Another survey presents significant questions regarding the state of ethics on Wall Street and, in particular, the financial services industry. A significant number of those who responded to a new survey stated that the rules might have to be broken to be successful, that their company may have engaged in wrongful or unethical conduct, that their supervisor would likely turn a blind eye to wrongful acts and that competitors participated in improper conduct. The survey, titled “Wall Street in Crisis: A Perfect Storm Looming” (July 2013(here), was prepared by Labaton Sucharow, a law firm specializing in whistleblower actions. It seems to confirm, at least in part, the findings of a survey released in May of this year by Ernst & Young (here).
Key findings from the Wall Street survey include:
Breaking rules: Almost 30% of those surveyed indicated that rules might have to be broker to be successful, a significant increase over the results from one year earlier.
Their firm: When asked if they believed it was likely that the staff at their company had engaged in wrongful conduct, 24% responded in the affirmative. Again, this represented a significant increase over the year before.
Competitors: When asked if they believed competitors would engage in unethical or wrongful conduct, 52% responded in the affirmative. Again, this represents a significant increase over last year.
Observe wrongful conduct: Of those responding, 23% stated that they had either personally observed, or had first hand knowledge of, wrong-doing in the work place.
Interests of client: While client service is supposed to be a key goal for financial services enterprises, 28% of those responding in the survey stated that firms in the industry do not put clients first.
Tolerance for wrongful conduct: When asked if leaders at their organization would likely ignore suspected insider trading, 17% responded in the affirmative.

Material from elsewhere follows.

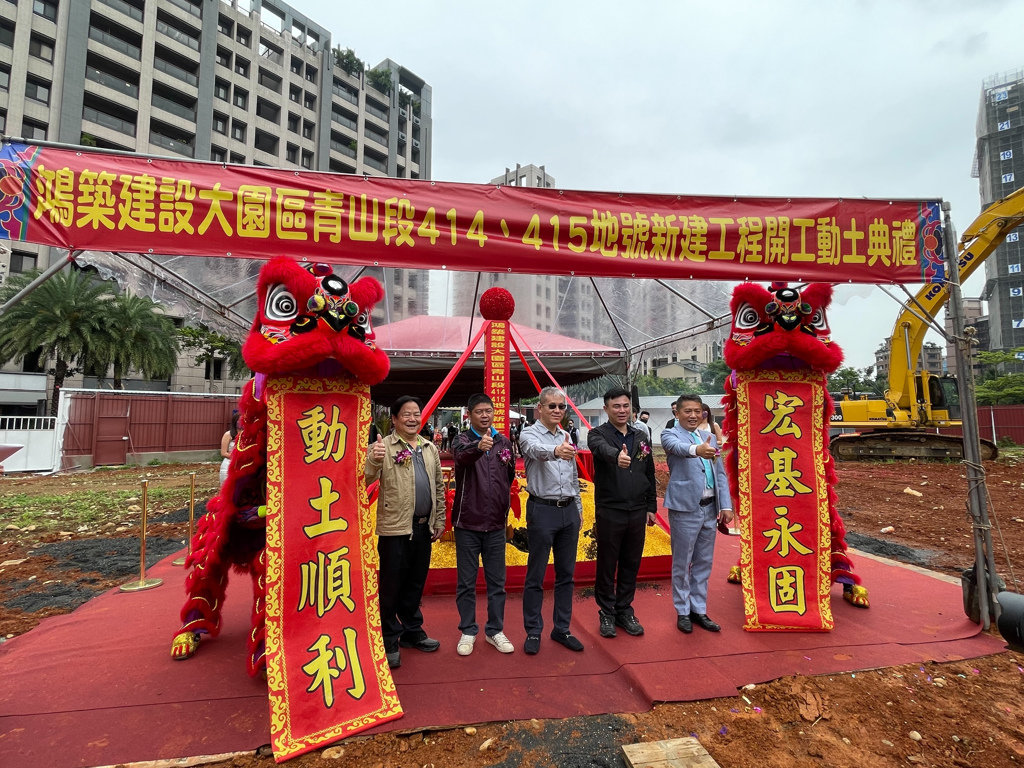 鴻築建設首次進軍青埔，於今(17)日舉辦開工動土典禮。(圖/業者提供)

If the leader actually learned of insider trading, 15% stated it was unlikely the conduct would be reported.
The results of the Wall Street survey seem to confirm those of the May 2013 survey released by accounting giant E&Y. In that survey, which focused on Foreign Corrupt Practices issues, 15% indicated a willingness to make payments to obtain or retain business despite the fact that such conduct is prohibited by the statute. Similarly, 47% of CFOs surveyed by E&Y indicated that in an economic down turn one or more questionable actions may be used while 52% indicated that company management is likely to cut corners to meet targets.
Read together the two surveys paint a dismal picture of ethics in American business. Perhaps the only bright spot in the Wall Street survey is the improved stature of the SEC and its efforts to police the markets. In 2012 only 26% of those responding stated that the Commission was effective at detecting, investigating and prosecuting securities violations. That number jumped to 62% in this year’s survey.